◆ **Selected text**
○ ○ ○ ○ ○ ○ ○

For Commonwealth of Pennsylvania, APPELLANT: Kathleen Granahan Kane, Esq., Kelley Lynn Nelson, Esq., Richard A. Sheetz, Esq., PA Office of Attorney General; Christopher Joseph Schmidt, Esq.

For Justin David Holmes, APPELLEE: David Crowley, Esq., Deborah Lux, Esq., Centre County Public Defender's Office.

BEFORE: CASTILLE, C.J., SAYLOR, EAKIN, BAER, TODD, McCAFFERY, STEVENS, JJ. MR. CHIEF JUSTICE CASTILLE. Messrs. Justice Saylor, Baer and Stevens join the opinion. Mr. Justice Saylor files a concurring opinion. Mr. Justice Eakin files a concurring opinion in which Mr. Justice McCaffery joins. Mr. Justice Baer files a concurring opinion. Madame Justice Todd files a concurring opinion in which Mr. Justice McCaffery joins.


Page 563


In this appeal, we consider the reviewability of claims of ineffective assistance of counsel on post-verdict motions and direct appeal under Commonwealth v. Bomar, 573 Pa. 426, 826 A.2d 831 (Pa. 2003), cert. denied, 540 U.S. 1115, 124 S.Ct. 1053, 157 L.Ed.2d 906 (2004), and Commonwealth v. Grant, 572 Pa. 48, 813 A.2d 726 (Pa. 2002), including the question of whether ineffectiveness claims may be considered if accompanied by a waiver of review as of right under the Post Conviction Relief Act, 42 Pa.C.S. § 9541 et seq. (" PCRA" ). For the reasons that follow, we vacate the Superior Court's order and remand to the trial court for proceedings consistent with this Opinion.

By way of summary, we hold that Grant's general rule of deferral to PCRA review remains the pertinent law on the appropriate timing for review of claims of ineffective assistance of counsel; we disapprove of expansions of the exception to that rule recognized in Bomar; and we limit Bomar, a case litigated in the trial court before Grant was decided and at a time when new counsel entering a case upon post-verdict motions was required to raise ineffectiveness claims at the first opportunity, to its pre-Grant facts. We recognize two exceptions, however, both falling within the discretion of the trial judge. First, we appreciate that there may be extraordinary circumstances where a discrete claim (or claims) of trial counsel ineffectiveness is apparent from the record and meritorious to the extent that immediate consideration best serves the interests of justice; and we hold that trial courts retain their discretion to entertain such claims. See infra Part III(C)(1).

○ ○ ○ ○ ○ ○ ○

◆ **Data block**
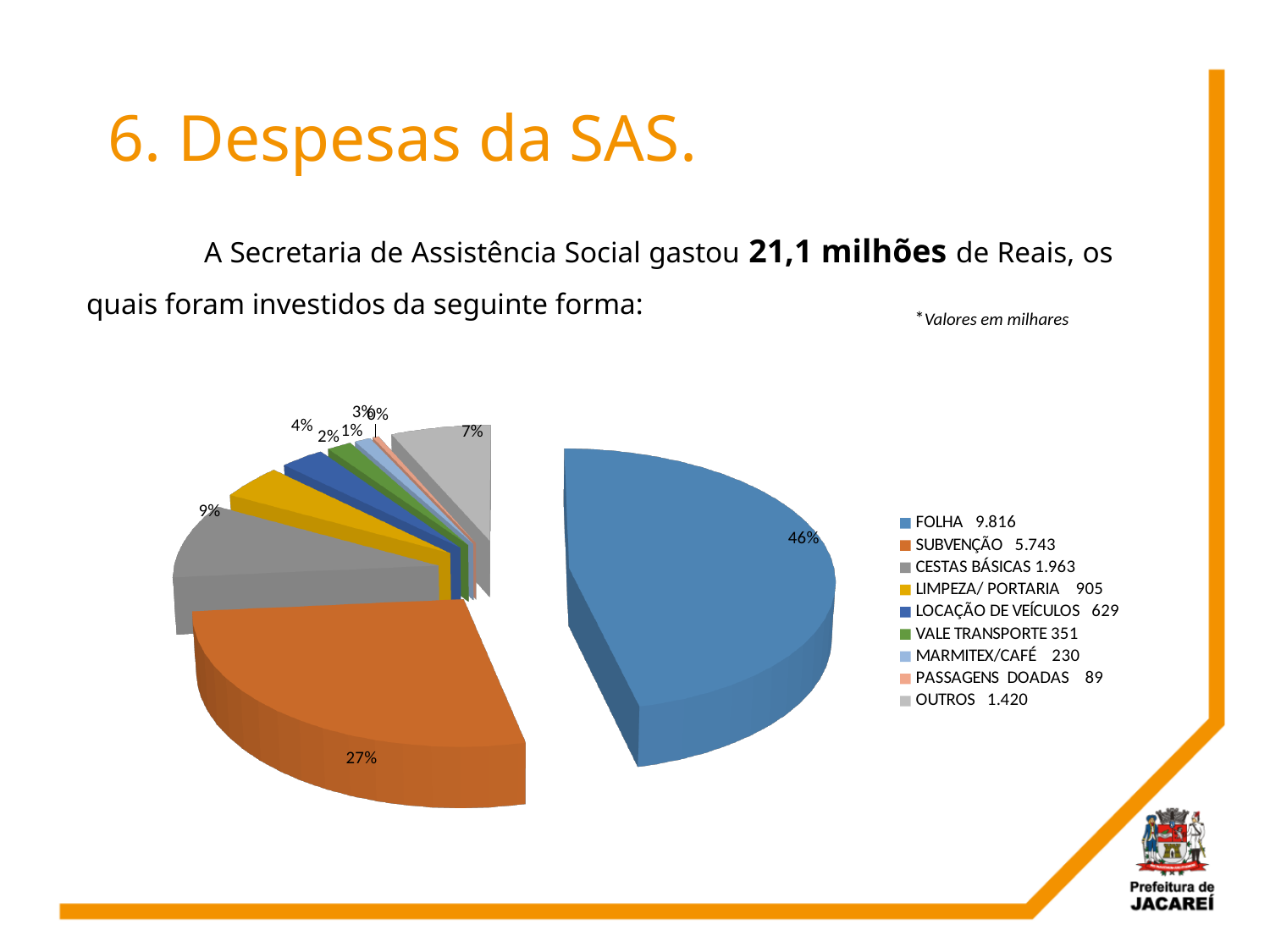
What kind of chart is shown on the slide? pie chart What value is shown in the legend for OUTROS? 1.420 What value is shown in the legend for SUBVENÇÃO? 5.743 Which is larger, the value for CESTAS BÁSICAS or the value for OUTROS? CESTAS BÁSICAS Which category has the largest slice of the pie chart? FOLHA Which category has the smallest slice of the pie chart? PASSAGENS DOADAS What value is shown in the legend for VALE TRANSPORTE? 351 What share of the pie does the SUBVENÇÃO slice represent? 27% How many categories does the pie chart's legend list? 9 What value is shown in the legend for FOLHA? 9.816 What is the difference between the legend values for FOLHA and SUBVENÇÃO? 4.073 What share of the pie does the FOLHA slice represent? 46%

○ ○ ○ ○ ○ ○ ○

◆ **What is needed**
Reproduce the passage of the court opinion starting with "For Commonwealth of" and going on through "Public Defender's Office.".

◆ **Output below**
For Commonwealth of Pennsylvania, APPELLANT: Kathleen Granahan Kane, Esq., Kelley Lynn Nelson, Esq., Richard A. Sheetz, Esq., PA Office of Attorney General; Christopher Joseph Schmidt, Esq.

For Justin David Holmes, APPELLEE: David Crowley, Esq., Deborah Lux, Esq., Centre County Public Defender's Office.